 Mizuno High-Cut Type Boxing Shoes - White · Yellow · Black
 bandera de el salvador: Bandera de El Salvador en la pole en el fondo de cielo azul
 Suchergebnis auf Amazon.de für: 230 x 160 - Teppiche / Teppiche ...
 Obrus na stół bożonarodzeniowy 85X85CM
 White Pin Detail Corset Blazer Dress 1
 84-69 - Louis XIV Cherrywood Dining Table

* _Action item_: Exactly as shown, output all of the material above.

* _Response_:
 Mizuno High-Cut Type Boxing Shoes - White · Yellow · Black
 bandera de el salvador: Bandera de El Salvador en la pole en el fondo de cielo azul
 Suchergebnis auf Amazon.de für: 230 x 160 - Teppiche / Teppiche ...
 Obrus na stół bożonarodzeniowy 85X85CM
 White Pin Detail Corset Blazer Dress 1
 84-69 - Louis XIV Cherrywood Dining Table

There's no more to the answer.